Problem: Output the first line below and each one after it, exactly, up to and including the line holding "Genome-wide maps of". Pictures should not be copied.

[Collected data]
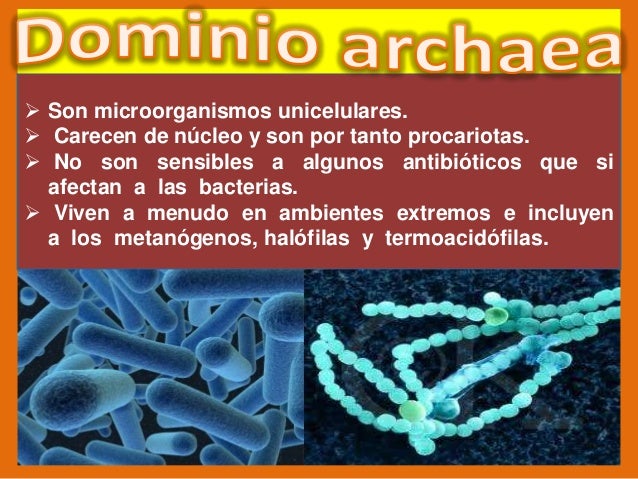 Dominio archaea

➢ Son microorganismos unicelulares.
➢ Carecen de núcleo y son por tanto procariotas.
➢ No son sensibles a algunos antibióticos que si afectan a las bacterias.
➢ Viven a menudo en ambientes extremos e incluyen a los metanógenos, halófilas y termoacidófilas.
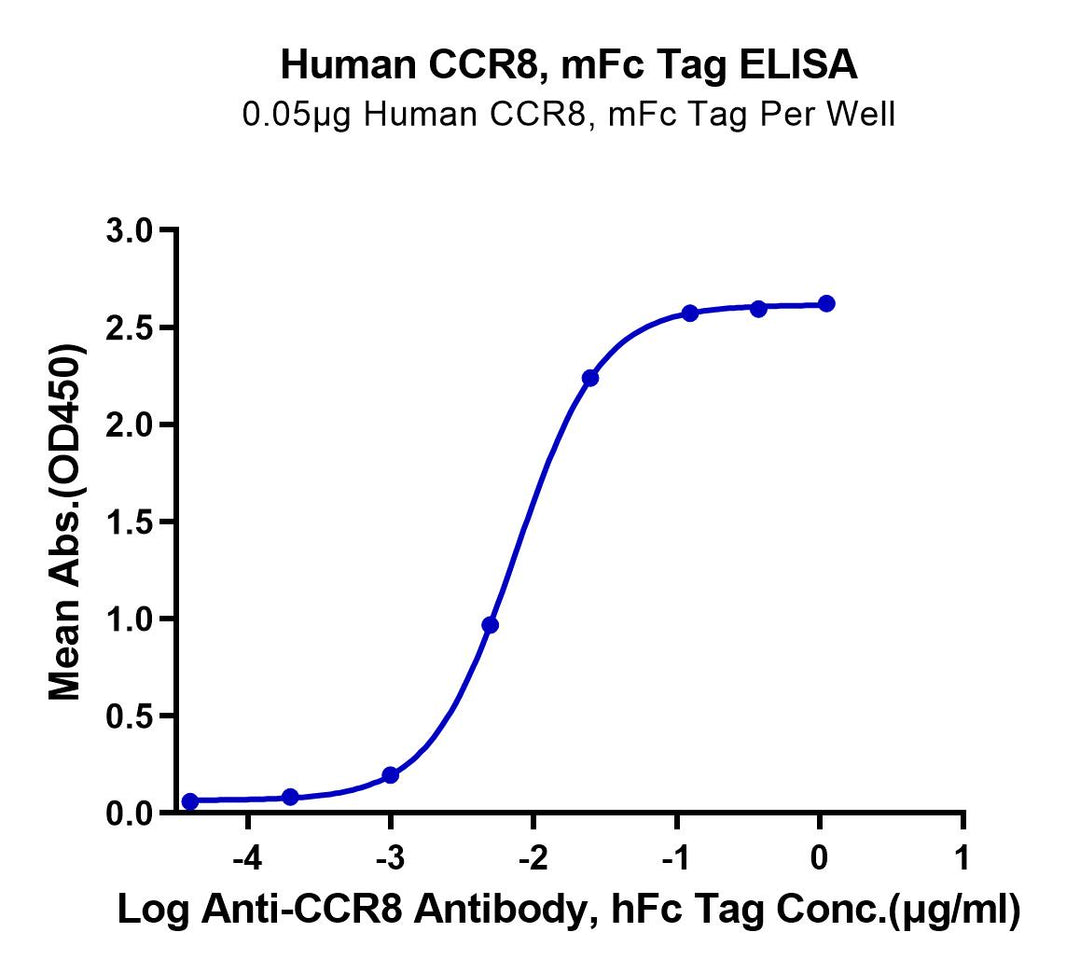 Human CCR8, mFc Tag ELISA
0.05μg Human CCR8, mFc Tag Per Well

Mean Abs.(OD450)

3.0
2.5
2.0
1.5
1.0
0.5
0.0

-4
-3
-2
-1
0
1

Log Anti-CCR8 Antibody, hFc Tag Conc.(μg/ml)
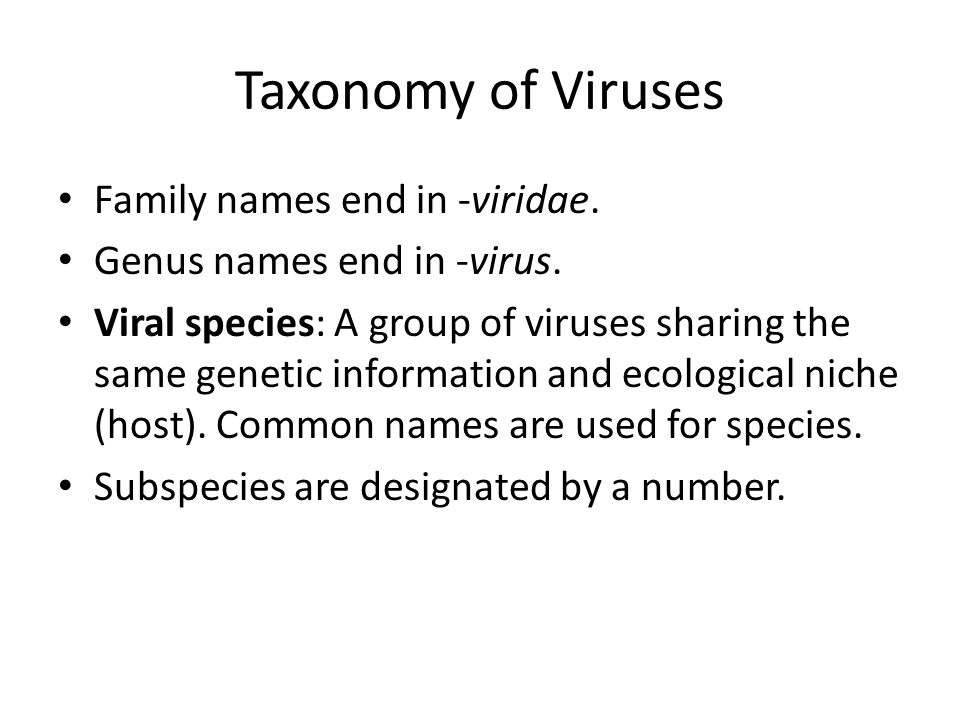 Taxonomy of Viruses

• Family names end in -viridae.
• Genus names end in -virus.
• Viral species: A group of viruses sharing the same genetic information and ecological niche (host). Common names are used for species.
• Subspecies are designated by a number.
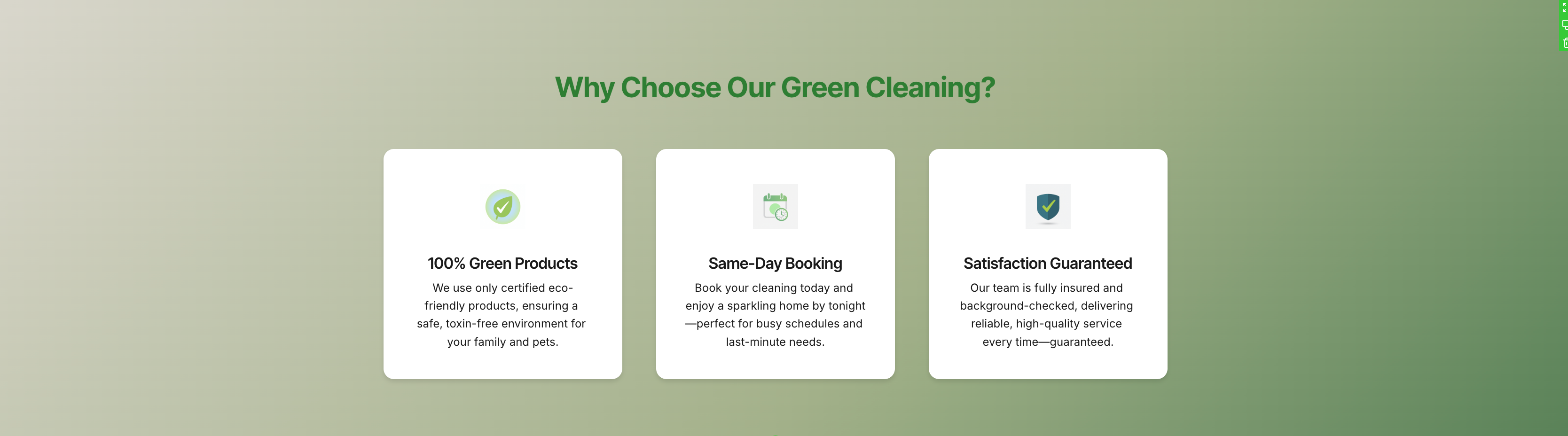 Why Choose Our Green Cleaning?

100% Green Products

We use only certified eco-friendly products, ensuring a safe, toxin-free environment for your family and pets.

Same-Day Booking

Book your cleaning today and enjoy a sparkling home by tonight—perfect for busy schedules and last-minute needs.

Satisfaction Guaranteed

Our team is fully insured and background-checked, delivering reliable, high-quality service every time—guaranteed.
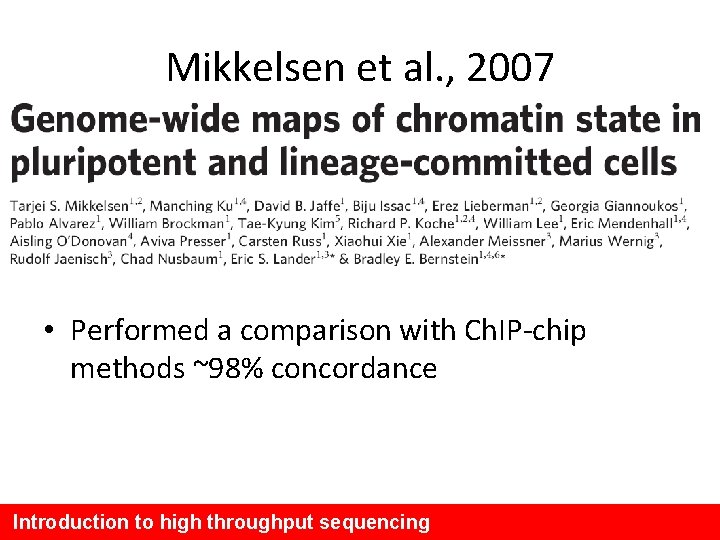 Mikkelsen et al., 2007

Genome-wide maps of chromatin state in pluripotent and lineage-committed cells

Tarjei S. Mikkelsen$^{1,2}$, Manching Ku$^{1,4}$, David B. Jaffe$^{1}$, Biju Issac$^{1,4}$, Erez Lieberman$^{1,2}$, Georgia Giannoukos$^{1}$, Pablo Alvarez$^{1}$, William Brockman$^{1}$, Tae-Kyung Kim$^{5}$, Richard P. Koche$^{1,2,4}$, William Lee$^{1}$, Eric Mendenhall$^{1,4}$, Aisling O'Donovan$^{4}$, Aviva Presser$^{1}$, Carsten Russ$^{1}$, Xiaohui Xie$^{1}$, Alexander Meissner$^{3}$, Marius Wernig$^{3}$, Rudolf Jaenisch$^{3}$, Chad Nusbaum$^{1}$, Eric S. Lander$^{1,3}$* & Bradley E. Bernstein$^{1,4,6}$*

• Performed a comparison with ChIP-chip methods ~98% concordance

Introduction to high throughput sequencing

Solution to the exercise:
 Dominio archaea

➢ Son microorganismos unicelulares.
➢ Carecen de núcleo y son por tanto procariotas.
➢ No son sensibles a algunos antibióticos que si afectan a las bacterias.
➢ Viven a menudo en ambientes extremos e incluyen a los metanógenos, halófilas y termoacidófilas.
 Human CCR8, mFc Tag ELISA
0.05μg Human CCR8, mFc Tag Per Well

Mean Abs.(OD450)

3.0
2.5
2.0
1.5
1.0
0.5
0.0

-4
-3
-2
-1
0
1

Log Anti-CCR8 Antibody, hFc Tag Conc.(μg/ml)
 Taxonomy of Viruses

• Family names end in -viridae.
• Genus names end in -virus.
• Viral species: A group of viruses sharing the same genetic information and ecological niche (host). Common names are used for species.
• Subspecies are designated by a number.
 Why Choose Our Green Cleaning?

100% Green Products

We use only certified eco-friendly products, ensuring a safe, toxin-free environment for your family and pets.

Same-Day Booking

Book your cleaning today and enjoy a sparkling home by tonight—perfect for busy schedules and last-minute needs.

Satisfaction Guaranteed

Our team is fully insured and background-checked, delivering reliable, high-quality service every time—guaranteed.
 Mikkelsen et al., 2007

Genome-wide maps of chromatin state in pluripotent and lineage-committed cells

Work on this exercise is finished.